How is the pair traded?+
Not directly tradable. Indirect exposure via housing-related ETFs/stocks. Long housing: XHB (homebuilders + building products), ITB (homebuilder-heavier), individual builders (DHI, LEN, PHM, NVR), home improvement (HD, LOW), title insurance (FNF, ORCC), mortgage REITs (NLY, AGNC). Rates exposure: 10Y Treasury futures (TY), TLT (long Treasury), MBS through MBB, VMBS. Long XHB benefits from Case-Shiller +3-6% YoY range with stable mortgage rates. Short XHB warranted when Case-Shiller decelerates below +1% YoY combined with mortgage rates rising sustainably above 7%. Case-Shiller releases monthly; mortgage rates Freddie Mac PMMS Thursday weekly.
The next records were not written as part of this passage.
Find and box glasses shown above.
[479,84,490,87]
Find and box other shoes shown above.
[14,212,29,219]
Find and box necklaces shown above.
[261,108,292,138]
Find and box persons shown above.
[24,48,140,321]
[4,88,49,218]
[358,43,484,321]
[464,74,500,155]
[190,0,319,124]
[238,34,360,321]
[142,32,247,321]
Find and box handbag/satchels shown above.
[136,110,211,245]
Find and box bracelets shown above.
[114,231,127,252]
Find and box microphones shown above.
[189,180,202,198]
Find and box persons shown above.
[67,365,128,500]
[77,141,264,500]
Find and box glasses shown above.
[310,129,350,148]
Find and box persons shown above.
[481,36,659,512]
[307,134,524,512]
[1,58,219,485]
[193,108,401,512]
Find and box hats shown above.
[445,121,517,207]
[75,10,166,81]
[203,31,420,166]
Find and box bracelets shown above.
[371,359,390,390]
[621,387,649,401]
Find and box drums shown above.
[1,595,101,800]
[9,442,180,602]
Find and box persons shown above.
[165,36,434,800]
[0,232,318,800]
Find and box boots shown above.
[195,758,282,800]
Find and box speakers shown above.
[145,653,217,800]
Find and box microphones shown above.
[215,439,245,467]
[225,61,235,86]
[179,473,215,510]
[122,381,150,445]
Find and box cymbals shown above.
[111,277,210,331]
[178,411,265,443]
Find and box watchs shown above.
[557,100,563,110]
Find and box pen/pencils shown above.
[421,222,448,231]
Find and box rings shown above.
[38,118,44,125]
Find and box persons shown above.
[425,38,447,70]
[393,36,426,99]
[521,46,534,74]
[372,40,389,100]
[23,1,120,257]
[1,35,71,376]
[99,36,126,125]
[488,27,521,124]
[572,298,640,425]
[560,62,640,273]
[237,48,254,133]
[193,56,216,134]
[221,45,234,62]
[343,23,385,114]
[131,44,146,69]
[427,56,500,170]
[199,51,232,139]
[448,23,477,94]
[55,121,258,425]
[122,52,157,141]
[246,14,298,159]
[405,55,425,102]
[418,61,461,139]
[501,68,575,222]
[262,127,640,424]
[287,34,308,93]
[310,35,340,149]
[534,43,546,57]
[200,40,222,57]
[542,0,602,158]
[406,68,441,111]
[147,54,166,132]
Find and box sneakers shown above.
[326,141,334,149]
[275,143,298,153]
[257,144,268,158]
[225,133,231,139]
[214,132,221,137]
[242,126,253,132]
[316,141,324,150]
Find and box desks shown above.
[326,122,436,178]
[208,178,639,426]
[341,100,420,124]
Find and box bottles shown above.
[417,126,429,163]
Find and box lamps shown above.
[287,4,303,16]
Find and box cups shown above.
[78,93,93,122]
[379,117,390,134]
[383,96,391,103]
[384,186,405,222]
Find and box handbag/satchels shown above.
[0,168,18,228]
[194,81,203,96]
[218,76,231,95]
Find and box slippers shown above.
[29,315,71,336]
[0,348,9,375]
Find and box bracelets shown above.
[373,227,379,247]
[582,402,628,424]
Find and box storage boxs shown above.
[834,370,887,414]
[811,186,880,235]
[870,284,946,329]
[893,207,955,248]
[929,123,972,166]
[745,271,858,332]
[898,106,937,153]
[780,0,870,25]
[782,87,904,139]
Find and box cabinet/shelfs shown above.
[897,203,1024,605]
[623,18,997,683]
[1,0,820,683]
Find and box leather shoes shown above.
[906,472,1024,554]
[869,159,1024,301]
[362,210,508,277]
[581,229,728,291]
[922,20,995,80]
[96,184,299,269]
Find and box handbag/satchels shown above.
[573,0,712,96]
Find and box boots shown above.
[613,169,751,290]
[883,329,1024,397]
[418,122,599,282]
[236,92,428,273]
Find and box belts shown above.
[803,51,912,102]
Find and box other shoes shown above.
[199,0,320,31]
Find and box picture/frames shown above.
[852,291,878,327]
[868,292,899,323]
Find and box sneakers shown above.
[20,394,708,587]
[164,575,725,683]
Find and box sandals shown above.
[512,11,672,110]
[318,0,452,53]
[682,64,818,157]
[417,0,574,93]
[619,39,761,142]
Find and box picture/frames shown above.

What is the forward view?+
Case-Shiller +1.2% YoY (January 2026); 30-year mortgage rate 5.98-6.22%. Median home ~$420K; median income ~$80-85K. NAR Affordability Index ~95. Mortgage rate direction is key. Sustained below 5.5% would catalyze Case-Shiller acceleration above +5% YoY. Rate stability around 6% supports current Case-Shiller +1-3% YoY range. Rate rise above 7% would compress Case-Shiller below +1% YoY. Risks: insurance affordability spreading; climate risk repricing accelerating; demographic shifts (millennials peak first-time buying 2024-2027); construction labor shortages. Expected Case-Shiller +1 to +4% YoY range; mortgage rate 5.5-6.8% range absent major catalyst.